I don't think it makes sense to check the address of retval BEFORE it appears, it being a VLA and all (by definition the compiler and the debugger don't know much about it, it's generated at runtime on the stack).
Try checking its address after its point of definition.
EDIT
I just read the "I get random characters and shapes in console". It's obvious now that you are returning the VLA and expecting things to work.
A VLA is only valid inside the block where it was defined. Using it outside is undefined behavior and thus very dangerous. Even if the size were constant, it still wouldn't be valid to return it from the function. In this case you most definitely want to malloc the memory.
What cnicutar said.
I hate people who do this, so I hate me ... but ... Arrays of non-const size are a C99 extension and not supported by C++. Of course GCC has extensions to make it happen.
Under the covers you are essentially doing an _alloca, so your odds of blowing out the stack are proportional to who has access to abuse the function.
Finally, I hope it doesn't actually get returned, because that would be returning a pointer to a stack allocated array, which would be your real problem since that array is gone as of the point of return.

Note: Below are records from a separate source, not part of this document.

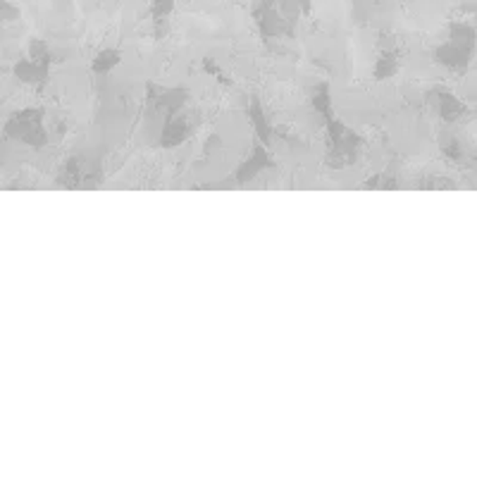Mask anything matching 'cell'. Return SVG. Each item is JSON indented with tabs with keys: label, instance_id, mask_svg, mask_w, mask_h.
Listing matches in <instances>:
<instances>
[{
	"label": "cell",
	"instance_id": "cell-1",
	"mask_svg": "<svg viewBox=\"0 0 477 477\" xmlns=\"http://www.w3.org/2000/svg\"><path fill=\"white\" fill-rule=\"evenodd\" d=\"M475 53V29L468 24H451L447 38L434 48V62L447 69H465Z\"/></svg>",
	"mask_w": 477,
	"mask_h": 477
},
{
	"label": "cell",
	"instance_id": "cell-2",
	"mask_svg": "<svg viewBox=\"0 0 477 477\" xmlns=\"http://www.w3.org/2000/svg\"><path fill=\"white\" fill-rule=\"evenodd\" d=\"M5 137L29 148H44L48 144L46 113L41 107H22L5 122Z\"/></svg>",
	"mask_w": 477,
	"mask_h": 477
},
{
	"label": "cell",
	"instance_id": "cell-3",
	"mask_svg": "<svg viewBox=\"0 0 477 477\" xmlns=\"http://www.w3.org/2000/svg\"><path fill=\"white\" fill-rule=\"evenodd\" d=\"M191 134H194V120H191V115L187 110H179V113L170 115V117L163 120L158 144L163 148H175V146L187 144Z\"/></svg>",
	"mask_w": 477,
	"mask_h": 477
},
{
	"label": "cell",
	"instance_id": "cell-4",
	"mask_svg": "<svg viewBox=\"0 0 477 477\" xmlns=\"http://www.w3.org/2000/svg\"><path fill=\"white\" fill-rule=\"evenodd\" d=\"M17 82L27 83V86H44L51 76V60H36V58H22L15 62L12 68Z\"/></svg>",
	"mask_w": 477,
	"mask_h": 477
},
{
	"label": "cell",
	"instance_id": "cell-5",
	"mask_svg": "<svg viewBox=\"0 0 477 477\" xmlns=\"http://www.w3.org/2000/svg\"><path fill=\"white\" fill-rule=\"evenodd\" d=\"M267 167H270V155H267L266 146H256V148L249 153V158L243 160L242 167L236 170V179H239V182H253Z\"/></svg>",
	"mask_w": 477,
	"mask_h": 477
},
{
	"label": "cell",
	"instance_id": "cell-6",
	"mask_svg": "<svg viewBox=\"0 0 477 477\" xmlns=\"http://www.w3.org/2000/svg\"><path fill=\"white\" fill-rule=\"evenodd\" d=\"M432 106H434V110L440 113V117L444 122H456L461 120L463 113H465V106H463L461 100L456 99L451 91H437L434 93V100H432Z\"/></svg>",
	"mask_w": 477,
	"mask_h": 477
},
{
	"label": "cell",
	"instance_id": "cell-7",
	"mask_svg": "<svg viewBox=\"0 0 477 477\" xmlns=\"http://www.w3.org/2000/svg\"><path fill=\"white\" fill-rule=\"evenodd\" d=\"M399 72V55H396L394 48H382L375 60V68H372V76L378 82H385L389 76H394Z\"/></svg>",
	"mask_w": 477,
	"mask_h": 477
},
{
	"label": "cell",
	"instance_id": "cell-8",
	"mask_svg": "<svg viewBox=\"0 0 477 477\" xmlns=\"http://www.w3.org/2000/svg\"><path fill=\"white\" fill-rule=\"evenodd\" d=\"M249 117H250V124H253V129L258 131V137H260V141L263 144H267L270 141V137H273V124H270V120H267L266 110H263V106H260V100L258 99H250V106H249Z\"/></svg>",
	"mask_w": 477,
	"mask_h": 477
},
{
	"label": "cell",
	"instance_id": "cell-9",
	"mask_svg": "<svg viewBox=\"0 0 477 477\" xmlns=\"http://www.w3.org/2000/svg\"><path fill=\"white\" fill-rule=\"evenodd\" d=\"M122 62V53L117 48H103L99 53L93 55L91 60V72L93 75H107V72H113L115 68H120Z\"/></svg>",
	"mask_w": 477,
	"mask_h": 477
},
{
	"label": "cell",
	"instance_id": "cell-10",
	"mask_svg": "<svg viewBox=\"0 0 477 477\" xmlns=\"http://www.w3.org/2000/svg\"><path fill=\"white\" fill-rule=\"evenodd\" d=\"M313 107H315V113L322 115L327 122L332 120V96H330V89H327L325 83H320L315 93H313Z\"/></svg>",
	"mask_w": 477,
	"mask_h": 477
},
{
	"label": "cell",
	"instance_id": "cell-11",
	"mask_svg": "<svg viewBox=\"0 0 477 477\" xmlns=\"http://www.w3.org/2000/svg\"><path fill=\"white\" fill-rule=\"evenodd\" d=\"M22 17V10L10 0H0V24H12Z\"/></svg>",
	"mask_w": 477,
	"mask_h": 477
}]
</instances>
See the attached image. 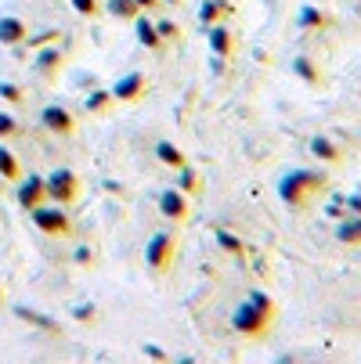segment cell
<instances>
[{"instance_id": "obj_6", "label": "cell", "mask_w": 361, "mask_h": 364, "mask_svg": "<svg viewBox=\"0 0 361 364\" xmlns=\"http://www.w3.org/2000/svg\"><path fill=\"white\" fill-rule=\"evenodd\" d=\"M159 213L166 220H184L188 216V199L181 188H166V192L159 195Z\"/></svg>"}, {"instance_id": "obj_11", "label": "cell", "mask_w": 361, "mask_h": 364, "mask_svg": "<svg viewBox=\"0 0 361 364\" xmlns=\"http://www.w3.org/2000/svg\"><path fill=\"white\" fill-rule=\"evenodd\" d=\"M43 199H47V184H43V177H29V181H22V188H19V202L26 205V210L40 205Z\"/></svg>"}, {"instance_id": "obj_24", "label": "cell", "mask_w": 361, "mask_h": 364, "mask_svg": "<svg viewBox=\"0 0 361 364\" xmlns=\"http://www.w3.org/2000/svg\"><path fill=\"white\" fill-rule=\"evenodd\" d=\"M37 65H40L43 72H51V69H58V65H61V51H58V47H51V51H43V54L37 58Z\"/></svg>"}, {"instance_id": "obj_22", "label": "cell", "mask_w": 361, "mask_h": 364, "mask_svg": "<svg viewBox=\"0 0 361 364\" xmlns=\"http://www.w3.org/2000/svg\"><path fill=\"white\" fill-rule=\"evenodd\" d=\"M105 8L113 11L116 19H137V8H134V0H108Z\"/></svg>"}, {"instance_id": "obj_25", "label": "cell", "mask_w": 361, "mask_h": 364, "mask_svg": "<svg viewBox=\"0 0 361 364\" xmlns=\"http://www.w3.org/2000/svg\"><path fill=\"white\" fill-rule=\"evenodd\" d=\"M155 33H159V40H177L181 37V29H177V22H159V26H155Z\"/></svg>"}, {"instance_id": "obj_13", "label": "cell", "mask_w": 361, "mask_h": 364, "mask_svg": "<svg viewBox=\"0 0 361 364\" xmlns=\"http://www.w3.org/2000/svg\"><path fill=\"white\" fill-rule=\"evenodd\" d=\"M296 22H300V29H329V26H333V19H329L325 11L311 8V4L300 8V19H296Z\"/></svg>"}, {"instance_id": "obj_14", "label": "cell", "mask_w": 361, "mask_h": 364, "mask_svg": "<svg viewBox=\"0 0 361 364\" xmlns=\"http://www.w3.org/2000/svg\"><path fill=\"white\" fill-rule=\"evenodd\" d=\"M174 188H181V192H199L202 181H199V173L184 163V166H177V170H174Z\"/></svg>"}, {"instance_id": "obj_28", "label": "cell", "mask_w": 361, "mask_h": 364, "mask_svg": "<svg viewBox=\"0 0 361 364\" xmlns=\"http://www.w3.org/2000/svg\"><path fill=\"white\" fill-rule=\"evenodd\" d=\"M72 8L80 14H98V0H72Z\"/></svg>"}, {"instance_id": "obj_16", "label": "cell", "mask_w": 361, "mask_h": 364, "mask_svg": "<svg viewBox=\"0 0 361 364\" xmlns=\"http://www.w3.org/2000/svg\"><path fill=\"white\" fill-rule=\"evenodd\" d=\"M137 40L148 47V51H159L163 47V40H159V33H155V26L148 22V19H137Z\"/></svg>"}, {"instance_id": "obj_19", "label": "cell", "mask_w": 361, "mask_h": 364, "mask_svg": "<svg viewBox=\"0 0 361 364\" xmlns=\"http://www.w3.org/2000/svg\"><path fill=\"white\" fill-rule=\"evenodd\" d=\"M311 152H315L318 159H325V163H336V159H340V148L333 145V141H325V137H315V141H311Z\"/></svg>"}, {"instance_id": "obj_15", "label": "cell", "mask_w": 361, "mask_h": 364, "mask_svg": "<svg viewBox=\"0 0 361 364\" xmlns=\"http://www.w3.org/2000/svg\"><path fill=\"white\" fill-rule=\"evenodd\" d=\"M155 155H159V159L166 163V166H184L188 159H184V155H181V148L174 145V141H159V145H155Z\"/></svg>"}, {"instance_id": "obj_27", "label": "cell", "mask_w": 361, "mask_h": 364, "mask_svg": "<svg viewBox=\"0 0 361 364\" xmlns=\"http://www.w3.org/2000/svg\"><path fill=\"white\" fill-rule=\"evenodd\" d=\"M11 134H19V123H14L11 116L0 112V137H11Z\"/></svg>"}, {"instance_id": "obj_21", "label": "cell", "mask_w": 361, "mask_h": 364, "mask_svg": "<svg viewBox=\"0 0 361 364\" xmlns=\"http://www.w3.org/2000/svg\"><path fill=\"white\" fill-rule=\"evenodd\" d=\"M217 242H221V249H224V252H231V256H235V260H239V256H242V252H246V245H242L239 239H235V234H231V231H217Z\"/></svg>"}, {"instance_id": "obj_30", "label": "cell", "mask_w": 361, "mask_h": 364, "mask_svg": "<svg viewBox=\"0 0 361 364\" xmlns=\"http://www.w3.org/2000/svg\"><path fill=\"white\" fill-rule=\"evenodd\" d=\"M137 11H148V8H159V0H134Z\"/></svg>"}, {"instance_id": "obj_8", "label": "cell", "mask_w": 361, "mask_h": 364, "mask_svg": "<svg viewBox=\"0 0 361 364\" xmlns=\"http://www.w3.org/2000/svg\"><path fill=\"white\" fill-rule=\"evenodd\" d=\"M40 123L47 126L51 134H72V116H69V108H61V105H47L43 112H40Z\"/></svg>"}, {"instance_id": "obj_10", "label": "cell", "mask_w": 361, "mask_h": 364, "mask_svg": "<svg viewBox=\"0 0 361 364\" xmlns=\"http://www.w3.org/2000/svg\"><path fill=\"white\" fill-rule=\"evenodd\" d=\"M141 90H145V76L130 72V76H123V80H116V87L108 90V94H113V101H134Z\"/></svg>"}, {"instance_id": "obj_2", "label": "cell", "mask_w": 361, "mask_h": 364, "mask_svg": "<svg viewBox=\"0 0 361 364\" xmlns=\"http://www.w3.org/2000/svg\"><path fill=\"white\" fill-rule=\"evenodd\" d=\"M174 252H177V239L170 231H159V234H152L148 245H145V263L155 274H163L166 267L174 263Z\"/></svg>"}, {"instance_id": "obj_18", "label": "cell", "mask_w": 361, "mask_h": 364, "mask_svg": "<svg viewBox=\"0 0 361 364\" xmlns=\"http://www.w3.org/2000/svg\"><path fill=\"white\" fill-rule=\"evenodd\" d=\"M26 37V26L19 19H0V40L4 43H19Z\"/></svg>"}, {"instance_id": "obj_3", "label": "cell", "mask_w": 361, "mask_h": 364, "mask_svg": "<svg viewBox=\"0 0 361 364\" xmlns=\"http://www.w3.org/2000/svg\"><path fill=\"white\" fill-rule=\"evenodd\" d=\"M268 321H271V314H264V310H257L253 303H239L235 307V314H231V325L242 332V336H264L268 332Z\"/></svg>"}, {"instance_id": "obj_5", "label": "cell", "mask_w": 361, "mask_h": 364, "mask_svg": "<svg viewBox=\"0 0 361 364\" xmlns=\"http://www.w3.org/2000/svg\"><path fill=\"white\" fill-rule=\"evenodd\" d=\"M33 224L47 234H69V216L66 210H51V205H33Z\"/></svg>"}, {"instance_id": "obj_12", "label": "cell", "mask_w": 361, "mask_h": 364, "mask_svg": "<svg viewBox=\"0 0 361 364\" xmlns=\"http://www.w3.org/2000/svg\"><path fill=\"white\" fill-rule=\"evenodd\" d=\"M336 239H340L343 245H361V216H358V213H347V216L340 220Z\"/></svg>"}, {"instance_id": "obj_4", "label": "cell", "mask_w": 361, "mask_h": 364, "mask_svg": "<svg viewBox=\"0 0 361 364\" xmlns=\"http://www.w3.org/2000/svg\"><path fill=\"white\" fill-rule=\"evenodd\" d=\"M43 184H47V195H51L58 205H69L76 195H80V181H76L72 170H55Z\"/></svg>"}, {"instance_id": "obj_1", "label": "cell", "mask_w": 361, "mask_h": 364, "mask_svg": "<svg viewBox=\"0 0 361 364\" xmlns=\"http://www.w3.org/2000/svg\"><path fill=\"white\" fill-rule=\"evenodd\" d=\"M322 188H325V173H318V170H293V173L282 177L278 195H282V202H286L289 210H304V205L311 202V195L322 192Z\"/></svg>"}, {"instance_id": "obj_23", "label": "cell", "mask_w": 361, "mask_h": 364, "mask_svg": "<svg viewBox=\"0 0 361 364\" xmlns=\"http://www.w3.org/2000/svg\"><path fill=\"white\" fill-rule=\"evenodd\" d=\"M0 173L11 177V181H19V163H14V155L8 148H0Z\"/></svg>"}, {"instance_id": "obj_17", "label": "cell", "mask_w": 361, "mask_h": 364, "mask_svg": "<svg viewBox=\"0 0 361 364\" xmlns=\"http://www.w3.org/2000/svg\"><path fill=\"white\" fill-rule=\"evenodd\" d=\"M293 72L300 76V80H307L311 87L322 83V72L315 69V61H311V58H296V61H293Z\"/></svg>"}, {"instance_id": "obj_20", "label": "cell", "mask_w": 361, "mask_h": 364, "mask_svg": "<svg viewBox=\"0 0 361 364\" xmlns=\"http://www.w3.org/2000/svg\"><path fill=\"white\" fill-rule=\"evenodd\" d=\"M108 101H113V94H108V90H94L90 98H84V108L98 116V112H105V108H108Z\"/></svg>"}, {"instance_id": "obj_26", "label": "cell", "mask_w": 361, "mask_h": 364, "mask_svg": "<svg viewBox=\"0 0 361 364\" xmlns=\"http://www.w3.org/2000/svg\"><path fill=\"white\" fill-rule=\"evenodd\" d=\"M249 303H253L257 310H264V314H271V318H275V307H271V299L264 296V292H249Z\"/></svg>"}, {"instance_id": "obj_7", "label": "cell", "mask_w": 361, "mask_h": 364, "mask_svg": "<svg viewBox=\"0 0 361 364\" xmlns=\"http://www.w3.org/2000/svg\"><path fill=\"white\" fill-rule=\"evenodd\" d=\"M206 40H210V47H213L217 61H221V58H228V54L235 51V37H231V29H228L224 22H213V26H206Z\"/></svg>"}, {"instance_id": "obj_29", "label": "cell", "mask_w": 361, "mask_h": 364, "mask_svg": "<svg viewBox=\"0 0 361 364\" xmlns=\"http://www.w3.org/2000/svg\"><path fill=\"white\" fill-rule=\"evenodd\" d=\"M0 94H4L8 101H19V98H22V94H19V87H11V83H4V87H0Z\"/></svg>"}, {"instance_id": "obj_9", "label": "cell", "mask_w": 361, "mask_h": 364, "mask_svg": "<svg viewBox=\"0 0 361 364\" xmlns=\"http://www.w3.org/2000/svg\"><path fill=\"white\" fill-rule=\"evenodd\" d=\"M231 14H235L231 0H202V8H199V26L206 29V26H213V22L231 19Z\"/></svg>"}]
</instances>
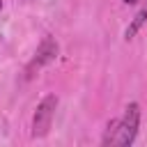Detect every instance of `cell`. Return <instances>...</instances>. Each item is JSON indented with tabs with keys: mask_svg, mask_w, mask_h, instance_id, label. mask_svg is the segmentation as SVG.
Returning <instances> with one entry per match:
<instances>
[{
	"mask_svg": "<svg viewBox=\"0 0 147 147\" xmlns=\"http://www.w3.org/2000/svg\"><path fill=\"white\" fill-rule=\"evenodd\" d=\"M138 126H140V106H138L136 101H131V103L124 108L122 117L117 119L115 131H113L108 145H117V147H129V145H133V140H136V136H138Z\"/></svg>",
	"mask_w": 147,
	"mask_h": 147,
	"instance_id": "1",
	"label": "cell"
},
{
	"mask_svg": "<svg viewBox=\"0 0 147 147\" xmlns=\"http://www.w3.org/2000/svg\"><path fill=\"white\" fill-rule=\"evenodd\" d=\"M55 110H57V96L55 94H46L37 103V110L32 115V138H44L51 131Z\"/></svg>",
	"mask_w": 147,
	"mask_h": 147,
	"instance_id": "2",
	"label": "cell"
},
{
	"mask_svg": "<svg viewBox=\"0 0 147 147\" xmlns=\"http://www.w3.org/2000/svg\"><path fill=\"white\" fill-rule=\"evenodd\" d=\"M55 57H57V41H55L53 37H44L41 44L37 46V53H34V57L30 60L25 74H28V76H34V71H39L41 67L51 64Z\"/></svg>",
	"mask_w": 147,
	"mask_h": 147,
	"instance_id": "3",
	"label": "cell"
},
{
	"mask_svg": "<svg viewBox=\"0 0 147 147\" xmlns=\"http://www.w3.org/2000/svg\"><path fill=\"white\" fill-rule=\"evenodd\" d=\"M145 21H147V2L138 9V14L131 18V23L126 25V30H124V39H133L138 32H140V28L145 25Z\"/></svg>",
	"mask_w": 147,
	"mask_h": 147,
	"instance_id": "4",
	"label": "cell"
},
{
	"mask_svg": "<svg viewBox=\"0 0 147 147\" xmlns=\"http://www.w3.org/2000/svg\"><path fill=\"white\" fill-rule=\"evenodd\" d=\"M124 2H126V5H138L140 0H124Z\"/></svg>",
	"mask_w": 147,
	"mask_h": 147,
	"instance_id": "5",
	"label": "cell"
},
{
	"mask_svg": "<svg viewBox=\"0 0 147 147\" xmlns=\"http://www.w3.org/2000/svg\"><path fill=\"white\" fill-rule=\"evenodd\" d=\"M0 9H2V0H0Z\"/></svg>",
	"mask_w": 147,
	"mask_h": 147,
	"instance_id": "6",
	"label": "cell"
}]
</instances>
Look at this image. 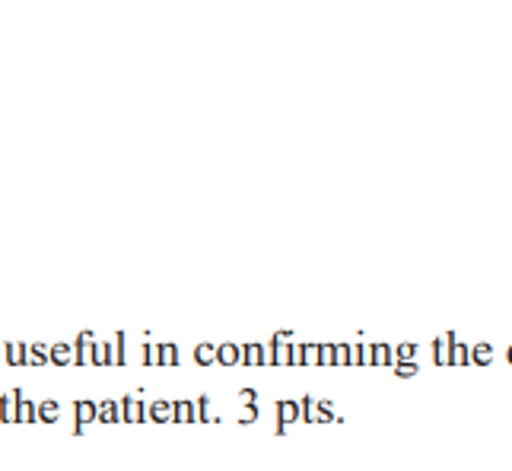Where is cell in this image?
Returning a JSON list of instances; mask_svg holds the SVG:
<instances>
[{
  "label": "cell",
  "mask_w": 512,
  "mask_h": 471,
  "mask_svg": "<svg viewBox=\"0 0 512 471\" xmlns=\"http://www.w3.org/2000/svg\"><path fill=\"white\" fill-rule=\"evenodd\" d=\"M509 357H512V354H509Z\"/></svg>",
  "instance_id": "1"
}]
</instances>
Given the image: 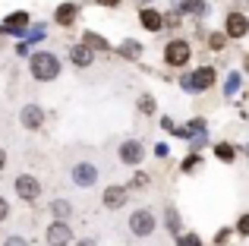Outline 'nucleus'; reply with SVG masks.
Masks as SVG:
<instances>
[{
    "label": "nucleus",
    "mask_w": 249,
    "mask_h": 246,
    "mask_svg": "<svg viewBox=\"0 0 249 246\" xmlns=\"http://www.w3.org/2000/svg\"><path fill=\"white\" fill-rule=\"evenodd\" d=\"M13 190H16V196L22 199V202H38V199H41V180L38 177H32V174H19L16 180H13Z\"/></svg>",
    "instance_id": "7ed1b4c3"
},
{
    "label": "nucleus",
    "mask_w": 249,
    "mask_h": 246,
    "mask_svg": "<svg viewBox=\"0 0 249 246\" xmlns=\"http://www.w3.org/2000/svg\"><path fill=\"white\" fill-rule=\"evenodd\" d=\"M3 167H6V152L0 148V171H3Z\"/></svg>",
    "instance_id": "c756f323"
},
{
    "label": "nucleus",
    "mask_w": 249,
    "mask_h": 246,
    "mask_svg": "<svg viewBox=\"0 0 249 246\" xmlns=\"http://www.w3.org/2000/svg\"><path fill=\"white\" fill-rule=\"evenodd\" d=\"M44 243L48 246H73V228H70V221H51L44 228Z\"/></svg>",
    "instance_id": "0eeeda50"
},
{
    "label": "nucleus",
    "mask_w": 249,
    "mask_h": 246,
    "mask_svg": "<svg viewBox=\"0 0 249 246\" xmlns=\"http://www.w3.org/2000/svg\"><path fill=\"white\" fill-rule=\"evenodd\" d=\"M51 215H54L57 221H70V218L76 215V209H73V202H67V199H54V202H51Z\"/></svg>",
    "instance_id": "2eb2a0df"
},
{
    "label": "nucleus",
    "mask_w": 249,
    "mask_h": 246,
    "mask_svg": "<svg viewBox=\"0 0 249 246\" xmlns=\"http://www.w3.org/2000/svg\"><path fill=\"white\" fill-rule=\"evenodd\" d=\"M117 158H120L126 167H139L142 161H145V145H142L139 139H126V142H120V148H117Z\"/></svg>",
    "instance_id": "6e6552de"
},
{
    "label": "nucleus",
    "mask_w": 249,
    "mask_h": 246,
    "mask_svg": "<svg viewBox=\"0 0 249 246\" xmlns=\"http://www.w3.org/2000/svg\"><path fill=\"white\" fill-rule=\"evenodd\" d=\"M3 221H10V202L0 196V224H3Z\"/></svg>",
    "instance_id": "4be33fe9"
},
{
    "label": "nucleus",
    "mask_w": 249,
    "mask_h": 246,
    "mask_svg": "<svg viewBox=\"0 0 249 246\" xmlns=\"http://www.w3.org/2000/svg\"><path fill=\"white\" fill-rule=\"evenodd\" d=\"M237 230H240V234H249V215H243V218H240V224H237Z\"/></svg>",
    "instance_id": "b1692460"
},
{
    "label": "nucleus",
    "mask_w": 249,
    "mask_h": 246,
    "mask_svg": "<svg viewBox=\"0 0 249 246\" xmlns=\"http://www.w3.org/2000/svg\"><path fill=\"white\" fill-rule=\"evenodd\" d=\"M129 234L139 237V240H145V237H152L155 230H158V215H155L152 209H136L133 215H129Z\"/></svg>",
    "instance_id": "f03ea898"
},
{
    "label": "nucleus",
    "mask_w": 249,
    "mask_h": 246,
    "mask_svg": "<svg viewBox=\"0 0 249 246\" xmlns=\"http://www.w3.org/2000/svg\"><path fill=\"white\" fill-rule=\"evenodd\" d=\"M189 57H193V48H189V41H183V38H174V41L164 44V63L174 70L186 67Z\"/></svg>",
    "instance_id": "20e7f679"
},
{
    "label": "nucleus",
    "mask_w": 249,
    "mask_h": 246,
    "mask_svg": "<svg viewBox=\"0 0 249 246\" xmlns=\"http://www.w3.org/2000/svg\"><path fill=\"white\" fill-rule=\"evenodd\" d=\"M60 57L54 54V51H38V54H32L29 60V73L35 82H54L57 76H60Z\"/></svg>",
    "instance_id": "f257e3e1"
},
{
    "label": "nucleus",
    "mask_w": 249,
    "mask_h": 246,
    "mask_svg": "<svg viewBox=\"0 0 249 246\" xmlns=\"http://www.w3.org/2000/svg\"><path fill=\"white\" fill-rule=\"evenodd\" d=\"M82 44H89V48L91 51H107V41H104V38L101 35H95V32H85V35H82Z\"/></svg>",
    "instance_id": "f3484780"
},
{
    "label": "nucleus",
    "mask_w": 249,
    "mask_h": 246,
    "mask_svg": "<svg viewBox=\"0 0 249 246\" xmlns=\"http://www.w3.org/2000/svg\"><path fill=\"white\" fill-rule=\"evenodd\" d=\"M139 25L148 29V32H161L164 19H161V13L155 10V6H142V10H139Z\"/></svg>",
    "instance_id": "ddd939ff"
},
{
    "label": "nucleus",
    "mask_w": 249,
    "mask_h": 246,
    "mask_svg": "<svg viewBox=\"0 0 249 246\" xmlns=\"http://www.w3.org/2000/svg\"><path fill=\"white\" fill-rule=\"evenodd\" d=\"M73 243H76V246H98L95 240H91V237H85V240H73Z\"/></svg>",
    "instance_id": "c85d7f7f"
},
{
    "label": "nucleus",
    "mask_w": 249,
    "mask_h": 246,
    "mask_svg": "<svg viewBox=\"0 0 249 246\" xmlns=\"http://www.w3.org/2000/svg\"><path fill=\"white\" fill-rule=\"evenodd\" d=\"M214 155H218L221 161H233V155H237V152H233L231 142H218V145H214Z\"/></svg>",
    "instance_id": "aec40b11"
},
{
    "label": "nucleus",
    "mask_w": 249,
    "mask_h": 246,
    "mask_svg": "<svg viewBox=\"0 0 249 246\" xmlns=\"http://www.w3.org/2000/svg\"><path fill=\"white\" fill-rule=\"evenodd\" d=\"M70 63L79 67V70H89L91 63H95V51H91L89 44H73V48H70Z\"/></svg>",
    "instance_id": "f8f14e48"
},
{
    "label": "nucleus",
    "mask_w": 249,
    "mask_h": 246,
    "mask_svg": "<svg viewBox=\"0 0 249 246\" xmlns=\"http://www.w3.org/2000/svg\"><path fill=\"white\" fill-rule=\"evenodd\" d=\"M148 3H152V0H148Z\"/></svg>",
    "instance_id": "7c9ffc66"
},
{
    "label": "nucleus",
    "mask_w": 249,
    "mask_h": 246,
    "mask_svg": "<svg viewBox=\"0 0 249 246\" xmlns=\"http://www.w3.org/2000/svg\"><path fill=\"white\" fill-rule=\"evenodd\" d=\"M48 123V111L41 105H22L19 107V126L29 129V133H38V129Z\"/></svg>",
    "instance_id": "423d86ee"
},
{
    "label": "nucleus",
    "mask_w": 249,
    "mask_h": 246,
    "mask_svg": "<svg viewBox=\"0 0 249 246\" xmlns=\"http://www.w3.org/2000/svg\"><path fill=\"white\" fill-rule=\"evenodd\" d=\"M79 13H82L79 3H70V0H67V3H60V6L54 10V22L60 25V29H70V25L79 19Z\"/></svg>",
    "instance_id": "9b49d317"
},
{
    "label": "nucleus",
    "mask_w": 249,
    "mask_h": 246,
    "mask_svg": "<svg viewBox=\"0 0 249 246\" xmlns=\"http://www.w3.org/2000/svg\"><path fill=\"white\" fill-rule=\"evenodd\" d=\"M98 6H107V10H114V6H120V0H95Z\"/></svg>",
    "instance_id": "a878e982"
},
{
    "label": "nucleus",
    "mask_w": 249,
    "mask_h": 246,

In C++ you would typically use a string class.
In C you would either pass a pointer and length in as parameters, or a pointer to a pointer (or return a pointer) and specify the calls should call free() on it when done. These solutions all suck because they are error prone to leaks or truncation or overflow. :/
Well, your fundamental problem is that you are returning a pointer to the stack allocated VLA. You can't do that. Pointers to local variables are only valid inside the scope of the function that declares them. Your code results in Undefined Behaviour.
At least I am assuming that somewhere in the ..... in the real code is the line return retval.
You'll need to use heap allocation, or pass a suitably sized buffer to the function.
As well as that, you only need +1 rather than +2 in the length calculation - there is only one null-terminator.
Try changing retval to a character pointer and allocating your buffer using malloc().
Pass the two string arguments as, char * or const char *
Rather than returning char *, you should just pass another parameter with a string pointer that you already malloc'd space for.
Return bool or int describing what happened in the function, and use the parameter you passed to store the result.
Lastly don't forget to free the memory since you're having to malloc space for the string on the heap...
//retstr is not a const like the other two
bool subdir(const char *input, const char *dir,char *retstr){
strcpy(retstr, input);
strcat(retstr, dir);
return 1;
}
int main()
{
char h[]="Hello ";
char w[]="World!";
char *greet=(char*)malloc(strlen(h)+strlen(w)+1); //Size of the result plus room for the terminator!
subdir(h,w,greet);
printf("%s",greet);
return 1;
}
This will print: "Hello World!" added together by your function.
Also when you're creating a string on the fly you must malloc. The compiler doesn't know how long the two other strings are going to be, thus using char greet[totallen]; shouldn't work.